Text under study =>

BioMedCentral Research Notes
BMC Research Notes is an open access journal publishing scientifically sound research across all fields of biology and medicine. The journal provides a home for short publications, case series, and incremental updates to previous work with the intention of reducing the loss suffered by the research community when such results remain unpublished.
BMC Research Notes also encourages the publication of software tools, databases and datasets and a key objective of the journal is to ensure that associated data files will, wherever possible, be published in standard, reusable formats. BMC Research Notes is currently working with researchers across the full spectrum of biomedical research to define appropriate recommendations for domain-specific data file standards.
The Insight Journal is an open access online publication covering the domain of medical image processing and visualization. The unique characteristics of the Insight Journal include: open access to articles, data, code, and reviews; open peer-review that invites discussion between reviewers and authors; emphasis on reproducible science via automated code compilation and testing; and support for continuous revision of articles, code, and reviews.
PLoS ONE supports the development of open-source software and believes that for submissions in which software is the central part of the paper, then adherence to appropriate open source standards will ensure that the submission conforms to their requirements. These requirements state that “methods must be described in sufficient detail so that another researcher is able to reproduce the experiments described” as well as their “aim to promote openness in research and intention that all work published in PLoS ONE can be built on by future researchers.” Therefore, if new software or a new algorithm is central to a paper, authors must confirm that the software conforms to the definition of open source as defined by the ten rules of the Open Source Initiative. A condition of acceptance is that the software can be run by reviewers accessing the public software and that results presented in the paper are reproducible. The software need only run on one hardware/software platform in common use by the readership (including Matlab), although it must run without dependencies on proprietary or otherwise unobtainable ancillary software. Articles describing software that requires access to databases and other resources whose persistence is not guaranteed (e.g., individual laboratory databases without funding support) will not be considered.

To do =>
a. In the text on open access journal policies, what definition must software meet if it is central to a PLoS ONE paper?
b. Repeat the text on open access journal policies word for word, from "The Insight Journal is" to "code, and reviews.".
c. Pick up the text on open access journal policies after its last sentence and keep writing it.
The material after this text comes from a separate source.

Source material =>
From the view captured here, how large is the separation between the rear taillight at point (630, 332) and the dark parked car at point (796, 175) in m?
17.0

Task-by-task results =>
a. The definition of open source set by the ten rules of the Open Source Initiative.

b.
The Insight Journal is an open access online publication covering the domain of medical image processing and visualization. The unique characteristics of the Insight Journal include: open access to articles, data, code, and reviews; open peer-review that invites discussion between reviewers and authors; emphasis on reproducible science via automated code compilation and testing; and support for continuous revision of articles, code, and reviews.

c.
F1000 Research is a new, fully open access publishing program across biology and medicine that will start publishing later this year. It is intended to address the major issues afflicting scientific publishing today: timely dissemination of research, peer review, and sharing of data. Diverging from traditional journal publishing, F1000 Research will offer immediate publication; open, post-publication peer review; open revisioning of work including ongoing updates; and encourage raw data deposition and publication. In addition, F1000 Research will accept a broad range of article formats and content types.